Boa vizinhança: saiba o preço do silêncio em áreas dominadas pelo PCC

A negociação permite à organização criminosa ter tranquilidade para fazer valer sua “lei”.

Nas regiões dominadas pelo Primeiro Comando da Capital (PCC), principalmente nos pontos de venda de drogas localizados nas periferias das cidades, a facção impõe à comunidade e a pessoas ligadas ao crime regras de conduta cujo cumprimento é monitorado sem trégua pelos “disciplinas”.

Investigação da Polícia Civil em Jundiaí, no interior de São Paulo, revela detalhes dessa “política de boa vizinhança”. Em uma comunidade específica, o Morro São Camilo, policiais identificaram como as pessoas “vendem” seu silêncio em troca de segurança e algumas vantagens.
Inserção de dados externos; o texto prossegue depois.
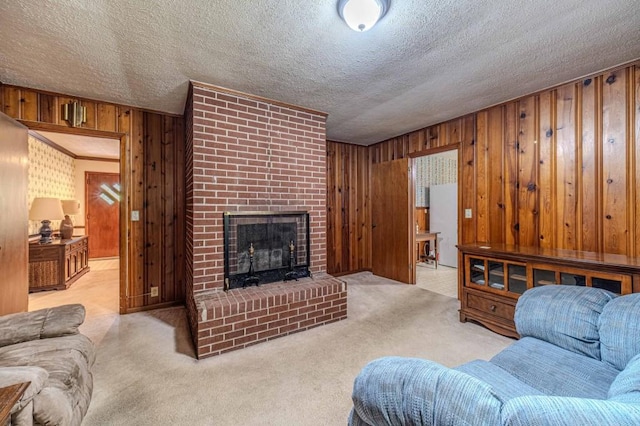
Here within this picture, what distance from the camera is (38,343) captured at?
4.97 feet

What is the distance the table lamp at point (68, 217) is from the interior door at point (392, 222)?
16.8 ft

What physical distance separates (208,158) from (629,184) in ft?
12.0

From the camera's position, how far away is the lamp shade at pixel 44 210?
388 cm

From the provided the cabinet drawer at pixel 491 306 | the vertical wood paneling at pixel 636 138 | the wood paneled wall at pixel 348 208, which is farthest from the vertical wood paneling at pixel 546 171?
the wood paneled wall at pixel 348 208

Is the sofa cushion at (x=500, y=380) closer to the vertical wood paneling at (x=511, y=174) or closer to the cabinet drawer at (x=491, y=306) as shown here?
the cabinet drawer at (x=491, y=306)

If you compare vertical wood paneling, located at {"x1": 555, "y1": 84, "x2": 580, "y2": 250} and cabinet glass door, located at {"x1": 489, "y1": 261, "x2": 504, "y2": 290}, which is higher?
vertical wood paneling, located at {"x1": 555, "y1": 84, "x2": 580, "y2": 250}

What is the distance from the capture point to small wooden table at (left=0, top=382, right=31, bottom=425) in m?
0.79

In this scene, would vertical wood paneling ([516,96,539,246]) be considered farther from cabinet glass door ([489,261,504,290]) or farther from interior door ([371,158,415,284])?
interior door ([371,158,415,284])

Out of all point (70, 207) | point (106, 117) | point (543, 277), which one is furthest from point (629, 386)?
point (70, 207)

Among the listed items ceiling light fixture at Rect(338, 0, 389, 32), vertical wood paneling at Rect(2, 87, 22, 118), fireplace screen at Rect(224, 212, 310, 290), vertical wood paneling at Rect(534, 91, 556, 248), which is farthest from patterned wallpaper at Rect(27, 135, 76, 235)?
vertical wood paneling at Rect(534, 91, 556, 248)

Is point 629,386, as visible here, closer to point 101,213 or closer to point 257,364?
point 257,364

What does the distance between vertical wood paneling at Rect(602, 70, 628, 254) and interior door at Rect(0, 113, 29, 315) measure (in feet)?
16.9

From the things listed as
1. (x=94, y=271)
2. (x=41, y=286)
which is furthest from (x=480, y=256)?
(x=94, y=271)

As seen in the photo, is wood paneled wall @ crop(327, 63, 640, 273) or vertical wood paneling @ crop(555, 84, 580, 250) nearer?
wood paneled wall @ crop(327, 63, 640, 273)
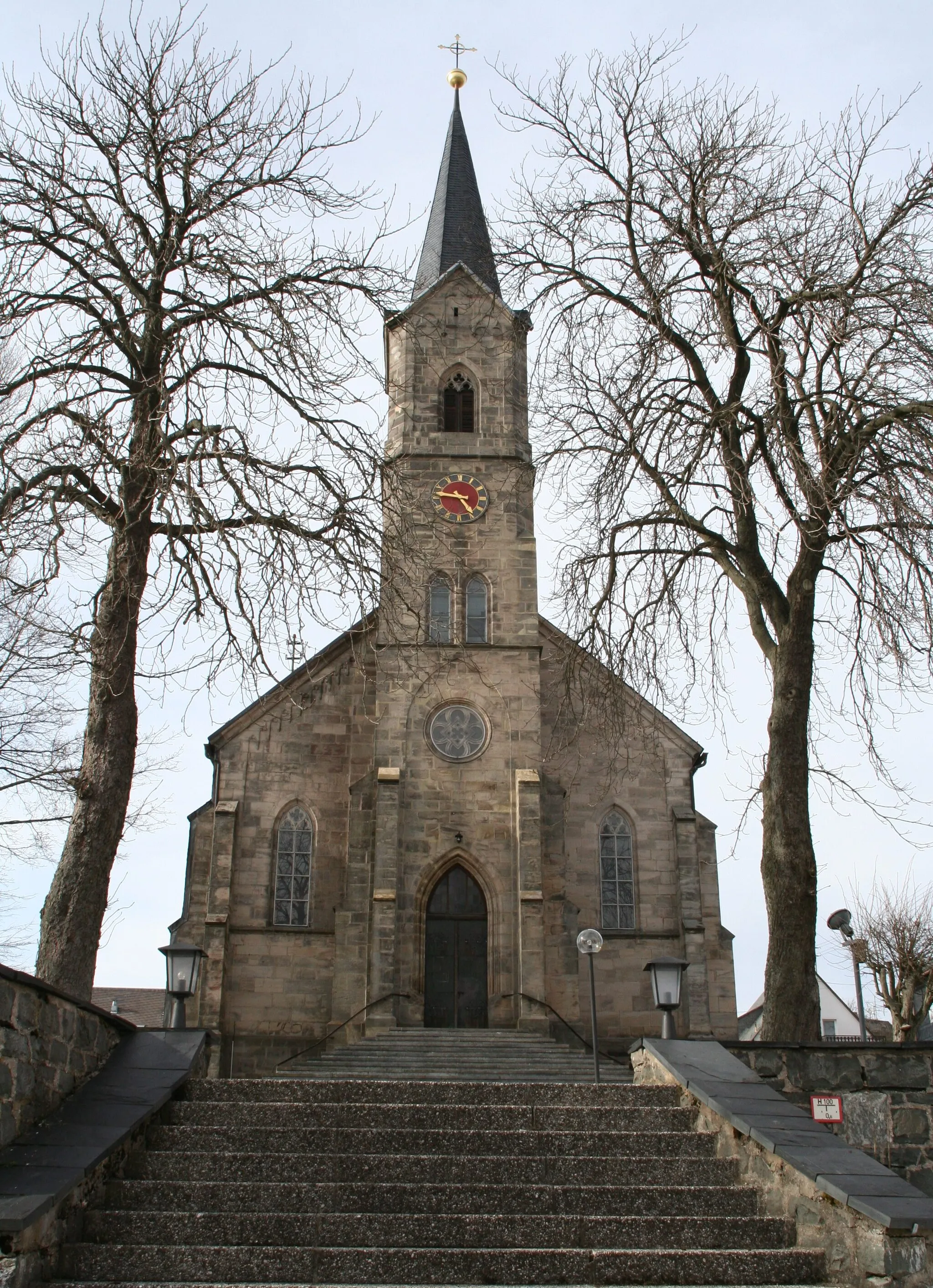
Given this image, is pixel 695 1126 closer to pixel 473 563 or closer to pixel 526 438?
pixel 473 563

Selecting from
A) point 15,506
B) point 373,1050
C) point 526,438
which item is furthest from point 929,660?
point 526,438

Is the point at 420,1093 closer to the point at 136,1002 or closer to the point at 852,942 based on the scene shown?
the point at 852,942

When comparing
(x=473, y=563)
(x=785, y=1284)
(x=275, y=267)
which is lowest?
(x=785, y=1284)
A negociação permite à organização criminosa ter tranquilidade para fazer valer sua “lei”.

Ou seja, parte dos moradores da área faz vista grossa para as ações criminosas dos integrantes da maior facção do Brasil — incluindo os “tribunais do crime”, também conhecidos como “tabuleiros”, em que inimigos ou transgressores de regras são levados a uma espécie de júri e podem até ser condenados à morte.

“Como todos sabem, nestas comunidades de baixa renda, as pessoas acabam procurando os líderes do crime para obter favores e vantagens, em troca de colaboração e silêncio. É a política da boa vizinhança, onde as pessoas vendem seu silêncio por conta de alguma ajuda financeira ou favores especiais”, diz trecho de relatório policial, obtido pelo Metrópoles.

Os favores podem incluir a punição de supostos infratores, ou desafetos dos solicitantes, que apelam à “justiça paralela” do PCC, a qual age rápido, sem burocracia e por vezes com pena de morte.

As demandas são levadas aos disciplinas da facção, que as avaliam e compartilham com instâncias criminosas superiores.

A criação dos disciplinas

Investigações do Grupo de Atuação Especial de Combate ao Crime Organizado (Gaeco), do Ministério Público de São Paulo (MPSP), mostram que Marco Willians Herbas Camacho, o Marcola, descentralizou as ações financeiras do PCC, dividindo-as em células, ligadas a outras maiores, que chegam a um núcleo central.

A figura do disciplina nasceu para servir como uma espécie de “corregedor” das ações financeiras do PCC. Com o tempo, o disciplina passou a julgar qualquer demanda apresentada, como se fosse um sistema de justiça marginal, pautado nos preceitos da facção. Foi assim que nasceram os tribunais do crime.

Segundo as investigações, cada comunidade tem, atualmente, o seu disciplina. Eles recebem as queixas dos moradores, ouvem testemunhas, coletam provas e marcam uma data para o julgamento.

Os “réus” são intimados verbalmente ou por mensagens de celular, com dia e horário para se apresentarem ao “tribunal”. Eles podem apresentar suas defesas e também levar testemunhas.

Há registros de que réus são torturados para assumir crimes, mesmo que testemunhas digam que eles são inocentes.

Também existem casos em que mentiras norteiam as deliberações, resultando em sentenças de mortes, também aplicadas a inimigos e para membros da própria facção.

Enterrados vivos

Foi o que aconteceu com quatro membros do PCC de Jundiaí. Dos quatro mortos, três foram enterrados ainda vivos. Todos eles tiveram a morte decretada em um tribunal do crime.

Os corpos de William Adão, Gabriel Pereira dos Santos e José André de Souza Santos estavam em uma mesma cova rasa, no bairro Engordadouro, em Jundiaí.